In the old system the current environment was available as Puppet::Node::Environment.current. The change to that was made in order to start moving the code into a more decoupled design. Rather than everything having this single global and having to set and reset it, the current environment (as well as other things) is tracked in a system (Puppet::Context) that automatically tracks setting and unsetting. But it also enforces that the boundaries for when something needs to change are well known.

In the old system, the way of getting an environment (any environment) was to simply call Puppet::Node::Environment.new. The code was littered with those calls. There was an optional argument to the new() method that would give you a particular environment. If nothing was given, then you got back the "configured environment", which might be the current environment.
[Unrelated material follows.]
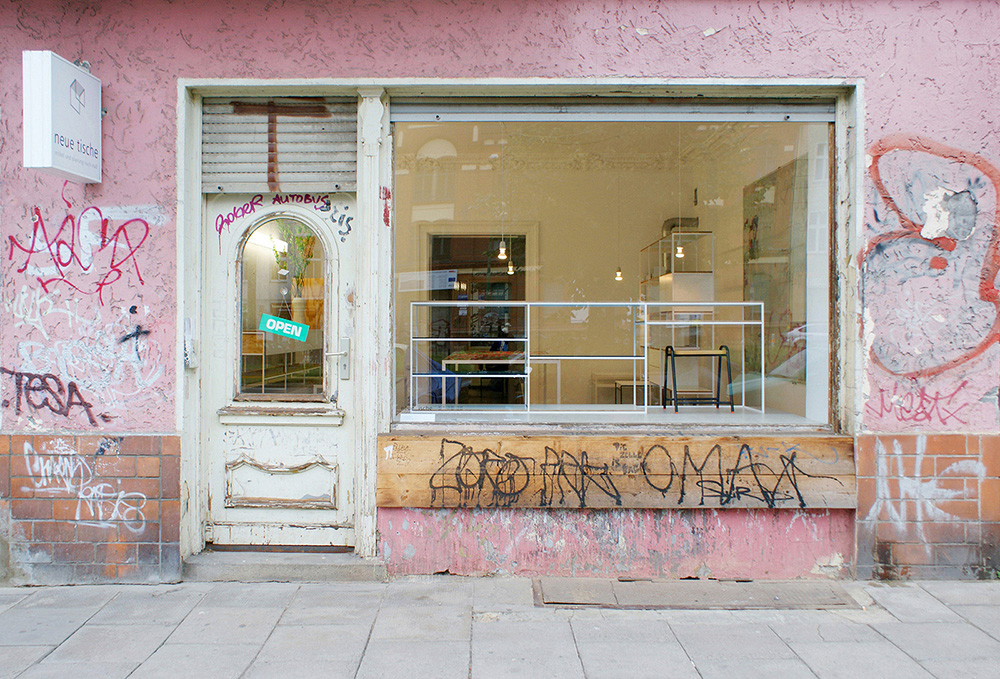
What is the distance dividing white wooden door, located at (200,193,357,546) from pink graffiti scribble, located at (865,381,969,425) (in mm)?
3445

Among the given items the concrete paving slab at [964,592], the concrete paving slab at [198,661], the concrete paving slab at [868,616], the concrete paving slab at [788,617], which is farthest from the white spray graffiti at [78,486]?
the concrete paving slab at [964,592]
Various parts of the code were getting the environment from another object, or assuming that the current value of the environment setting was the name of the environment it needs to use, or using no name at all, or any number of other paths.

We have encountered the problems caused by all of this before. It has shown up as code being loaded from the wrong environment or environments being checked for no reason at all. The number of times we've encountered this "lost environment" problem is pretty large.

The new code tried to add some guardrails. Environments only come from a loader. The current environment is tracked in the context. This opened up interesting problems as we modified the code. There were a lot of areas that had no clear environment! Sometimes, depending on when the call occurred, the environment would change over time.

The 20x slowdown that was reported stemmed from one of these locations.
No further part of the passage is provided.